> [Work item]
What you return must match the records below exactly, down to each character.

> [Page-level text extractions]
──────────────────────────────

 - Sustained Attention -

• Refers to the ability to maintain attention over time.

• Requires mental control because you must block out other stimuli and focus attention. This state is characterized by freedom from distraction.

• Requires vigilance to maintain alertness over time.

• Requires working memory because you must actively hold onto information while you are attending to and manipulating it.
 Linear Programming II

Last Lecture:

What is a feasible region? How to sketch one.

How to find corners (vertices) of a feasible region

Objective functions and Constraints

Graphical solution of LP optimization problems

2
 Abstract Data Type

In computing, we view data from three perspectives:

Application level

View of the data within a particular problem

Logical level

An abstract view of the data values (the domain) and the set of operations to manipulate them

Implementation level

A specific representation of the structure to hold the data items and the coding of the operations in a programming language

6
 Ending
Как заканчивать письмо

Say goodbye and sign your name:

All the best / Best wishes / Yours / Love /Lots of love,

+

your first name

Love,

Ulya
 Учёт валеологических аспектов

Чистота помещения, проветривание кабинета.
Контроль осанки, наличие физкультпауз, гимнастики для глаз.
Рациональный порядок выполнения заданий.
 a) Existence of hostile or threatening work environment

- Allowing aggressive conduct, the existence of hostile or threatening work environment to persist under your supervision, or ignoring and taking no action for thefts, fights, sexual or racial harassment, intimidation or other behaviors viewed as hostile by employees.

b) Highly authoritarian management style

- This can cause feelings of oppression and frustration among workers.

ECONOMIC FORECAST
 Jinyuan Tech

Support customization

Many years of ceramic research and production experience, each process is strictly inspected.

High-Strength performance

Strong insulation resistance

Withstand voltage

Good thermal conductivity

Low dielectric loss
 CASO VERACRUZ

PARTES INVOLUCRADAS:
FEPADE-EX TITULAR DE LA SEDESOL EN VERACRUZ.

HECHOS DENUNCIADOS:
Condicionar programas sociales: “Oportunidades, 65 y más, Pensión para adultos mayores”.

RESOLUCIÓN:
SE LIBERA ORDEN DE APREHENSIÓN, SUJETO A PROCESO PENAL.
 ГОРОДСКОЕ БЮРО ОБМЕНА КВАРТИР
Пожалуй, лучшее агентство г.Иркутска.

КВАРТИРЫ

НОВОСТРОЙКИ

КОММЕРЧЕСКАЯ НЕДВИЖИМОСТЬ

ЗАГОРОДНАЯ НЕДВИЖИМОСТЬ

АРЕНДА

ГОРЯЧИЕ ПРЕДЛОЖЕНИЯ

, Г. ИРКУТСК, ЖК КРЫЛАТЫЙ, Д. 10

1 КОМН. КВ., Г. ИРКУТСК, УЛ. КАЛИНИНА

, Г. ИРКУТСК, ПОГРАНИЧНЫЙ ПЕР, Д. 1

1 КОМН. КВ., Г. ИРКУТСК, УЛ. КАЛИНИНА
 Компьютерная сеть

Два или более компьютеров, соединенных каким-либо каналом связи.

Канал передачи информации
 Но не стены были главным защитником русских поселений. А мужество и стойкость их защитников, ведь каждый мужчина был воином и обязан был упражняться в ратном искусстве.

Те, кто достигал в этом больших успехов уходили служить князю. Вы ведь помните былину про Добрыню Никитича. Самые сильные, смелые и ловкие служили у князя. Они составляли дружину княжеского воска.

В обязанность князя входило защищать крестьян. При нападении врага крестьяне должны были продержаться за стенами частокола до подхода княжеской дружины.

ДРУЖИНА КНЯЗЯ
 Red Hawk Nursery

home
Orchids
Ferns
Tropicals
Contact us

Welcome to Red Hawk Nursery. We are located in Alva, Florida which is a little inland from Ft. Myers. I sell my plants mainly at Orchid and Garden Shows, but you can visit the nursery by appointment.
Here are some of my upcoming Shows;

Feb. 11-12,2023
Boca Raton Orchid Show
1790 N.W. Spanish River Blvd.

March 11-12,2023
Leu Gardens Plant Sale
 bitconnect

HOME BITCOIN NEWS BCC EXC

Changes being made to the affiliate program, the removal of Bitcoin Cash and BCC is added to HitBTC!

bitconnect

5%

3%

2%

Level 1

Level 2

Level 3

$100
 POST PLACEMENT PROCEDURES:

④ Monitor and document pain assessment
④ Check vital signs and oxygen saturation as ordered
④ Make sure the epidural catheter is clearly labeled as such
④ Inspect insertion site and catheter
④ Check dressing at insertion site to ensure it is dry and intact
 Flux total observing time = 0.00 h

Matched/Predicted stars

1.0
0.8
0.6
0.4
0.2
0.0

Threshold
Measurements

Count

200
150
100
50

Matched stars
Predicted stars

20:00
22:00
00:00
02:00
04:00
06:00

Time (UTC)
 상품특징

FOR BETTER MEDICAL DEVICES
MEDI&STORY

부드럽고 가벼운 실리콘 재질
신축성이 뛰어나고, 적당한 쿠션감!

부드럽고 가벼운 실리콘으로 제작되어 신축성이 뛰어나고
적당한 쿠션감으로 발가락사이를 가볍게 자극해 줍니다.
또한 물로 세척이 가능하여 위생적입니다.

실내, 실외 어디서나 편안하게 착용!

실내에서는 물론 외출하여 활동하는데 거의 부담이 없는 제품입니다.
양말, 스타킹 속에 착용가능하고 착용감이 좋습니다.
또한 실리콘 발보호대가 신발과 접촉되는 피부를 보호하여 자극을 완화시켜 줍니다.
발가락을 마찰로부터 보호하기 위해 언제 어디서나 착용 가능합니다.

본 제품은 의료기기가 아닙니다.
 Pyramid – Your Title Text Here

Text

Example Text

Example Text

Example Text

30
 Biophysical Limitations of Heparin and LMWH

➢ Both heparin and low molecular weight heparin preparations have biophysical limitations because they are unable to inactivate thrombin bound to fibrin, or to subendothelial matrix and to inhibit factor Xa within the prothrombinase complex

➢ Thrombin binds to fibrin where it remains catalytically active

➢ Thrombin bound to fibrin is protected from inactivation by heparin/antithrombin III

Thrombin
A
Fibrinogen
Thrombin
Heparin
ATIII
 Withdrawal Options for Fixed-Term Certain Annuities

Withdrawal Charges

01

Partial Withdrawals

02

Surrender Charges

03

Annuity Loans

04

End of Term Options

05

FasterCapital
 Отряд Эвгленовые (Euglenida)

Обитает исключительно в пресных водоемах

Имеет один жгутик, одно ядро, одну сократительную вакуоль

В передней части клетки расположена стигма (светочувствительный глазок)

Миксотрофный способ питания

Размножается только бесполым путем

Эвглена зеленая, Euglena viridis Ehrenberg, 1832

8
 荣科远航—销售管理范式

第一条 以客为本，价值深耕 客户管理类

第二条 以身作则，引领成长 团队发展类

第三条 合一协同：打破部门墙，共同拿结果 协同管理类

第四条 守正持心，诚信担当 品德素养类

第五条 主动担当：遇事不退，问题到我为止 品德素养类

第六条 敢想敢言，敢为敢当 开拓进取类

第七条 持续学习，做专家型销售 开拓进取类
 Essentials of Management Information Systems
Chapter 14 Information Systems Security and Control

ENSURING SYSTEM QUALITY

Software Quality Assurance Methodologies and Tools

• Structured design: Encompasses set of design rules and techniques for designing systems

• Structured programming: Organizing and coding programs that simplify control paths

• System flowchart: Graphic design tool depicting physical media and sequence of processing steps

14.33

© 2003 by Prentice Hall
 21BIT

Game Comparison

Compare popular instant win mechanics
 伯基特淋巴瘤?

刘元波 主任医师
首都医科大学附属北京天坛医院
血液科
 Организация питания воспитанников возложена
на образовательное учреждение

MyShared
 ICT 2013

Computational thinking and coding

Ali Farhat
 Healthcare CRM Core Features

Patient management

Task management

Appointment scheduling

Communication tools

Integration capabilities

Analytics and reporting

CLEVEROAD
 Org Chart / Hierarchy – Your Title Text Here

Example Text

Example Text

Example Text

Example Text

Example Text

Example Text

──────────────────────────────

> [Completed exercise]
 - Sustained Attention -

• Refers to the ability to maintain attention over time.

• Requires mental control because you must block out other stimuli and focus attention. This state is characterized by freedom from distraction.

• Requires vigilance to maintain alertness over time.

• Requires working memory because you must actively hold onto information while you are attending to and manipulating it.
 Linear Programming II

Last Lecture:

What is a feasible region? How to sketch one.

How to find corners (vertices) of a feasible region

Objective functions and Constraints

Graphical solution of LP optimization problems

2
 Abstract Data Type

In computing, we view data from three perspectives:

Application level

View of the data within a particular problem

Logical level

An abstract view of the data values (the domain) and the set of operations to manipulate them

Implementation level

A specific representation of the structure to hold the data items and the coding of the operations in a programming language

6
 Ending
Как заканчивать письмо

Say goodbye and sign your name:

All the best / Best wishes / Yours / Love /Lots of love,

+

your first name

Love,

Ulya
 Учёт валеологических аспектов

Чистота помещения, проветривание кабинета.
Контроль осанки, наличие физкультпауз, гимнастики для глаз.
Рациональный порядок выполнения заданий.
 a) Existence of hostile or threatening work environment

- Allowing aggressive conduct, the existence of hostile or threatening work environment to persist under your supervision, or ignoring and taking no action for thefts, fights, sexual or racial harassment, intimidation or other behaviors viewed as hostile by employees.

b) Highly authoritarian management style

- This can cause feelings of oppression and frustration among workers.

ECONOMIC FORECAST
 Jinyuan Tech

Support customization

Many years of ceramic research and production experience, each process is strictly inspected.

High-Strength performance

Strong insulation resistance

Withstand voltage

Good thermal conductivity

Low dielectric loss
 CASO VERACRUZ

PARTES INVOLUCRADAS:
FEPADE-EX TITULAR DE LA SEDESOL EN VERACRUZ.

HECHOS DENUNCIADOS:
Condicionar programas sociales: “Oportunidades, 65 y más, Pensión para adultos mayores”.

RESOLUCIÓN:
SE LIBERA ORDEN DE APREHENSIÓN, SUJETO A PROCESO PENAL.
 ГОРОДСКОЕ БЮРО ОБМЕНА КВАРТИР
Пожалуй, лучшее агентство г.Иркутска.

КВАРТИРЫ

НОВОСТРОЙКИ

КОММЕРЧЕСКАЯ НЕДВИЖИМОСТЬ

ЗАГОРОДНАЯ НЕДВИЖИМОСТЬ

АРЕНДА

ГОРЯЧИЕ ПРЕДЛОЖЕНИЯ

, Г. ИРКУТСК, ЖК КРЫЛАТЫЙ, Д. 10

1 КОМН. КВ., Г. ИРКУТСК, УЛ. КАЛИНИНА

, Г. ИРКУТСК, ПОГРАНИЧНЫЙ ПЕР, Д. 1

1 КОМН. КВ., Г. ИРКУТСК, УЛ. КАЛИНИНА
 Компьютерная сеть

Два или более компьютеров, соединенных каким-либо каналом связи.

Канал передачи информации
 Но не стены были главным защитником русских поселений. А мужество и стойкость их защитников, ведь каждый мужчина был воином и обязан был упражняться в ратном искусстве.

Те, кто достигал в этом больших успехов уходили служить князю. Вы ведь помните былину про Добрыню Никитича. Самые сильные, смелые и ловкие служили у князя. Они составляли дружину княжеского воска.

В обязанность князя входило защищать крестьян. При нападении врага крестьяне должны были продержаться за стенами частокола до подхода княжеской дружины.

ДРУЖИНА КНЯЗЯ
 Red Hawk Nursery

home
Orchids
Ferns
Tropicals
Contact us

Welcome to Red Hawk Nursery. We are located in Alva, Florida which is a little inland from Ft. Myers. I sell my plants mainly at Orchid and Garden Shows, but you can visit the nursery by appointment.
Here are some of my upcoming Shows;

Feb. 11-12,2023
Boca Raton Orchid Show
1790 N.W. Spanish River Blvd.

March 11-12,2023
Leu Gardens Plant Sale
 bitconnect

HOME BITCOIN NEWS BCC EXC

Changes being made to the affiliate program, the removal of Bitcoin Cash and BCC is added to HitBTC!

bitconnect

5%

3%

2%

Level 1

Level 2

Level 3

$100
 POST PLACEMENT PROCEDURES:

④ Monitor and document pain assessment
④ Check vital signs and oxygen saturation as ordered
④ Make sure the epidural catheter is clearly labeled as such
④ Inspect insertion site and catheter
④ Check dressing at insertion site to ensure it is dry and intact
 Flux total observing time = 0.00 h

Matched/Predicted stars

1.0
0.8
0.6
0.4
0.2
0.0

Threshold
Measurements

Count

200
150
100
50

Matched stars
Predicted stars

20:00
22:00
00:00
02:00
04:00
06:00

Time (UTC)
 상품특징

FOR BETTER MEDICAL DEVICES
MEDI&STORY

부드럽고 가벼운 실리콘 재질
신축성이 뛰어나고, 적당한 쿠션감!

부드럽고 가벼운 실리콘으로 제작되어 신축성이 뛰어나고
적당한 쿠션감으로 발가락사이를 가볍게 자극해 줍니다.
또한 물로 세척이 가능하여 위생적입니다.

실내, 실외 어디서나 편안하게 착용!

실내에서는 물론 외출하여 활동하는데 거의 부담이 없는 제품입니다.
양말, 스타킹 속에 착용가능하고 착용감이 좋습니다.
또한 실리콘 발보호대가 신발과 접촉되는 피부를 보호하여 자극을 완화시켜 줍니다.
발가락을 마찰로부터 보호하기 위해 언제 어디서나 착용 가능합니다.

본 제품은 의료기기가 아닙니다.
 Pyramid – Your Title Text Here

Text

Example Text

Example Text

Example Text

30
 Biophysical Limitations of Heparin and LMWH

➢ Both heparin and low molecular weight heparin preparations have biophysical limitations because they are unable to inactivate thrombin bound to fibrin, or to subendothelial matrix and to inhibit factor Xa within the prothrombinase complex

➢ Thrombin binds to fibrin where it remains catalytically active

➢ Thrombin bound to fibrin is protected from inactivation by heparin/antithrombin III

Thrombin
A
Fibrinogen
Thrombin
Heparin
ATIII
 Withdrawal Options for Fixed-Term Certain Annuities

Withdrawal Charges

01

Partial Withdrawals

02

Surrender Charges

03

Annuity Loans

04

End of Term Options

05

FasterCapital
 Отряд Эвгленовые (Euglenida)

Обитает исключительно в пресных водоемах

Имеет один жгутик, одно ядро, одну сократительную вакуоль

В передней части клетки расположена стигма (светочувствительный глазок)

Миксотрофный способ питания

Размножается только бесполым путем

Эвглена зеленая, Euglena viridis Ehrenberg, 1832

8
 荣科远航—销售管理范式

第一条 以客为本，价值深耕 客户管理类

第二条 以身作则，引领成长 团队发展类

第三条 合一协同：打破部门墙，共同拿结果 协同管理类

第四条 守正持心，诚信担当 品德素养类

第五条 主动担当：遇事不退，问题到我为止 品德素养类

第六条 敢想敢言，敢为敢当 开拓进取类

第七条 持续学习，做专家型销售 开拓进取类
 Essentials of Management Information Systems
Chapter 14 Information Systems Security and Control

ENSURING SYSTEM QUALITY

Software Quality Assurance Methodologies and Tools

• Structured design: Encompasses set of design rules and techniques for designing systems

• Structured programming: Organizing and coding programs that simplify control paths

• System flowchart: Graphic design tool depicting physical media and sequence of processing steps

14.33

© 2003 by Prentice Hall
 21BIT

Game Comparison

Compare popular instant win mechanics
 伯基特淋巴瘤?

刘元波 主任医师
首都医科大学附属北京天坛医院
血液科
 Организация питания воспитанников возложена
на образовательное учреждение

MyShared
 ICT 2013

Computational thinking and coding

Ali Farhat
 Healthcare CRM Core Features

Patient management

Task management

Appointment scheduling

Communication tools

Integration capabilities

Analytics and reporting

CLEVEROAD
 Org Chart / Hierarchy – Your Title Text Here

Example Text

Example Text

Example Text

Example Text

Example Text

Example Text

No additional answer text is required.